● TASK
Among the entries below, one stretch runs from the line that contains "Nina Ricci Fall" through the line that contains "Тристаен апартамент (86м2)". Repeat that stretch exactly, ends included, and only that.

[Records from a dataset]
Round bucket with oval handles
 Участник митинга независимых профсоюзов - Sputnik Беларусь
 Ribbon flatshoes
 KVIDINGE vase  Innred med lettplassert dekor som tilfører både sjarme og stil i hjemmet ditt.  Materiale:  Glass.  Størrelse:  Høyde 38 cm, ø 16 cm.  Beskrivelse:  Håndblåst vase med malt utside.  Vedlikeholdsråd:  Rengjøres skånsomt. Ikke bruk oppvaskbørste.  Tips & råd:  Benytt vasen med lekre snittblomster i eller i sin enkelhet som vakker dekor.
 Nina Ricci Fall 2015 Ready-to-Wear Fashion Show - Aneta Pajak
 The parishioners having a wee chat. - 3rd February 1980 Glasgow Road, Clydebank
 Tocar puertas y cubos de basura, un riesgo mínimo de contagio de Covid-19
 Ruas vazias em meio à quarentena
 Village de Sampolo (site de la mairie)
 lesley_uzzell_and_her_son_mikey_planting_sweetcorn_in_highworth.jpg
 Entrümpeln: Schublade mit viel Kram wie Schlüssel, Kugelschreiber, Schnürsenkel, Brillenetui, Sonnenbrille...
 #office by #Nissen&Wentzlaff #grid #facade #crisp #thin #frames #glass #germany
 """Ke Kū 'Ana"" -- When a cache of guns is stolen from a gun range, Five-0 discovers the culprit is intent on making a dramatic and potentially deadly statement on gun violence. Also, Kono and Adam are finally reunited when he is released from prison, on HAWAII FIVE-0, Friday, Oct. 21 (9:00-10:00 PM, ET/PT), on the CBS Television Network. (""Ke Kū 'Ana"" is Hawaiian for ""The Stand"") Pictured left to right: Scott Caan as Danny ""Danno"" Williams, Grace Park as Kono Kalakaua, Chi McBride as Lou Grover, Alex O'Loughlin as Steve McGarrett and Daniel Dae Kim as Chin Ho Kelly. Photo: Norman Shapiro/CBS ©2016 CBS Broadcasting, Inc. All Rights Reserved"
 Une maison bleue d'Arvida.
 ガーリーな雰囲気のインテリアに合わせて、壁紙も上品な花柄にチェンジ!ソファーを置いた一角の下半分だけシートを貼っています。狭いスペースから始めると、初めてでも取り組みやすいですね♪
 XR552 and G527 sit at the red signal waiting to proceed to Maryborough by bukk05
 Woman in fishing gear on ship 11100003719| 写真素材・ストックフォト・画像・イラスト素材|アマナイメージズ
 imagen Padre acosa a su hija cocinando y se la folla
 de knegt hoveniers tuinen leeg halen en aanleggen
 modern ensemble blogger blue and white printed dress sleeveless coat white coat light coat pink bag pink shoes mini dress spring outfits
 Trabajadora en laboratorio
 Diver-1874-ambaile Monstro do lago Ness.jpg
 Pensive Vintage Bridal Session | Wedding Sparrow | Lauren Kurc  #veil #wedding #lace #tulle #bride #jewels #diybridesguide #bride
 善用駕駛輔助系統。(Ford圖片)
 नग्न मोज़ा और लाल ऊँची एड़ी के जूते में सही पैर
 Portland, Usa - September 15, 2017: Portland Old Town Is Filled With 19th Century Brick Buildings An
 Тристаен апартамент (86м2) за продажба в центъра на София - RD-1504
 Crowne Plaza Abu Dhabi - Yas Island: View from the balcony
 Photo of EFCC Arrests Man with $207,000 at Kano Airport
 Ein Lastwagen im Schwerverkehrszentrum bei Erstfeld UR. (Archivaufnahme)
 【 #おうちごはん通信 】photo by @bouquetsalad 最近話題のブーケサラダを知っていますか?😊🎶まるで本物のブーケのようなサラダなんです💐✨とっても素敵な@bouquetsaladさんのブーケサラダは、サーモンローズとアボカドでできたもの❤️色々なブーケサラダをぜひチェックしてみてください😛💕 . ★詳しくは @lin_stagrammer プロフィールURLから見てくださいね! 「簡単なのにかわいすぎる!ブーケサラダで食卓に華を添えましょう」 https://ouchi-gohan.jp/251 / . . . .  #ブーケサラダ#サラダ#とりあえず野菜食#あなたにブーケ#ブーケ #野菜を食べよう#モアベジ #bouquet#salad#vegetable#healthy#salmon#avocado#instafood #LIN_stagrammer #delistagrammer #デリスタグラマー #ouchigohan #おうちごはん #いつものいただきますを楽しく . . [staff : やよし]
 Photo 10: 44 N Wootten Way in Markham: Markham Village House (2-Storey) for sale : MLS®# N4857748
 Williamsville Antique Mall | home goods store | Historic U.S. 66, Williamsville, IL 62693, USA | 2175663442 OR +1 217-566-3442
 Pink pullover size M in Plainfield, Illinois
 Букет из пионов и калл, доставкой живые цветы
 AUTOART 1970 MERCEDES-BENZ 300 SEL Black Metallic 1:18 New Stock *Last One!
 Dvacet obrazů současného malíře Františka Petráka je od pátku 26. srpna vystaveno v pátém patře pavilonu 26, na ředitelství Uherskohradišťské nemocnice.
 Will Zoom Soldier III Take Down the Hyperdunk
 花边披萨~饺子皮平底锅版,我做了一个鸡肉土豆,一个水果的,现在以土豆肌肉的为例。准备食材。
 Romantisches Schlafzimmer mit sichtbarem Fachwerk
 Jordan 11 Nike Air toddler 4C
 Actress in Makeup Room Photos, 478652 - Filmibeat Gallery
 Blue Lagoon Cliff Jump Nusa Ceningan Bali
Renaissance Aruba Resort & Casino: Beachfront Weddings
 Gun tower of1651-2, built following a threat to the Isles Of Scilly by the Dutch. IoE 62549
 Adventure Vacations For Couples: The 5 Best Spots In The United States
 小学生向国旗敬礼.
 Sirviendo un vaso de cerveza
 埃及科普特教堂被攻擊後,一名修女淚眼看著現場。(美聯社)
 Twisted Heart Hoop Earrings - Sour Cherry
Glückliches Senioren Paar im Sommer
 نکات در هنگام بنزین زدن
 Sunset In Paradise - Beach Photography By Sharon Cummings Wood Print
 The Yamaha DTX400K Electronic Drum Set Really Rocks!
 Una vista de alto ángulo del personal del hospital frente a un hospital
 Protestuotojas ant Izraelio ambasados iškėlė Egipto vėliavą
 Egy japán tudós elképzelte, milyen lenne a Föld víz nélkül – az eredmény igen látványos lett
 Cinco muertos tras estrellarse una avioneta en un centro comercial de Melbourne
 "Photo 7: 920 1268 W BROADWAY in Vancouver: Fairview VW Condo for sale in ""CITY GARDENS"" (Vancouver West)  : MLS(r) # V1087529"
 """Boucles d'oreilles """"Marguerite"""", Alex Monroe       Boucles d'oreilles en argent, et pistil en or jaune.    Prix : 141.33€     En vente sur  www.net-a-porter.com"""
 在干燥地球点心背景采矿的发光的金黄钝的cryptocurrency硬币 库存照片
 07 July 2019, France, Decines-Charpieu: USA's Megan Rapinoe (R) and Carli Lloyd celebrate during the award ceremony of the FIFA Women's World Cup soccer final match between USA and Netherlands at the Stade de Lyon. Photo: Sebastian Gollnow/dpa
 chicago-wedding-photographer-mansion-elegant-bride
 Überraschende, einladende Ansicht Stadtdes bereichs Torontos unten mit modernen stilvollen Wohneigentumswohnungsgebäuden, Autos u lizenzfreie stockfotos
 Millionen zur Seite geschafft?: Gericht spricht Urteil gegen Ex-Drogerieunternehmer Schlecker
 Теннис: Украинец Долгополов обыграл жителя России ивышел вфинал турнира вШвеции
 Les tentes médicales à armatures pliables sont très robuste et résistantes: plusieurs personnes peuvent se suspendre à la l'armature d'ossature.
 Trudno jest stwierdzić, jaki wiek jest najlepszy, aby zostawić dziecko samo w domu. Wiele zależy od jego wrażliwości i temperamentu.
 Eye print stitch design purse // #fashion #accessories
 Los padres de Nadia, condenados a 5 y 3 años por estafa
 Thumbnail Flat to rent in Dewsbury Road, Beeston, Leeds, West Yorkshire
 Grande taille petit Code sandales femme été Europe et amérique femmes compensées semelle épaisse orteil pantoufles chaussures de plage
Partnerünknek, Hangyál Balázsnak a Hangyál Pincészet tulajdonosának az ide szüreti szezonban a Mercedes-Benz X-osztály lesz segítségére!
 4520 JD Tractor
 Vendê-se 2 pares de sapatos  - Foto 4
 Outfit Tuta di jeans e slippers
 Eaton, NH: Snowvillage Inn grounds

● ANSWER TO THE EXERCISE
 Nina Ricci Fall 2015 Ready-to-Wear Fashion Show - Aneta Pajak
 The parishioners having a wee chat. - 3rd February 1980 Glasgow Road, Clydebank
 Tocar puertas y cubos de basura, un riesgo mínimo de contagio de Covid-19
 Ruas vazias em meio à quarentena
 Village de Sampolo (site de la mairie)
 lesley_uzzell_and_her_son_mikey_planting_sweetcorn_in_highworth.jpg
 Entrümpeln: Schublade mit viel Kram wie Schlüssel, Kugelschreiber, Schnürsenkel, Brillenetui, Sonnenbrille...
 #office by #Nissen&Wentzlaff #grid #facade #crisp #thin #frames #glass #germany
 """Ke Kū 'Ana"" -- When a cache of guns is stolen from a gun range, Five-0 discovers the culprit is intent on making a dramatic and potentially deadly statement on gun violence. Also, Kono and Adam are finally reunited when he is released from prison, on HAWAII FIVE-0, Friday, Oct. 21 (9:00-10:00 PM, ET/PT), on the CBS Television Network. (""Ke Kū 'Ana"" is Hawaiian for ""The Stand"") Pictured left to right: Scott Caan as Danny ""Danno"" Williams, Grace Park as Kono Kalakaua, Chi McBride as Lou Grover, Alex O'Loughlin as Steve McGarrett and Daniel Dae Kim as Chin Ho Kelly. Photo: Norman Shapiro/CBS ©2016 CBS Broadcasting, Inc. All Rights Reserved"
 Une maison bleue d'Arvida.
 ガーリーな雰囲気のインテリアに合わせて、壁紙も上品な花柄にチェンジ!ソファーを置いた一角の下半分だけシートを貼っています。狭いスペースから始めると、初めてでも取り組みやすいですね♪
 XR552 and G527 sit at the red signal waiting to proceed to Maryborough by bukk05
 Woman in fishing gear on ship 11100003719| 写真素材・ストックフォト・画像・イラスト素材|アマナイメージズ
 imagen Padre acosa a su hija cocinando y se la folla
 de knegt hoveniers tuinen leeg halen en aanleggen
 modern ensemble blogger blue and white printed dress sleeveless coat white coat light coat pink bag pink shoes mini dress spring outfits
 Trabajadora en laboratorio
 Diver-1874-ambaile Monstro do lago Ness.jpg
 Pensive Vintage Bridal Session | Wedding Sparrow | Lauren Kurc  #veil #wedding #lace #tulle #bride #jewels #diybridesguide #bride
 善用駕駛輔助系統。(Ford圖片)
 नग्न मोज़ा और लाल ऊँची एड़ी के जूते में सही पैर
 Portland, Usa - September 15, 2017: Portland Old Town Is Filled With 19th Century Brick Buildings An
 Тристаен апартамент (86м2) за продажба в центъра на София - RD-1504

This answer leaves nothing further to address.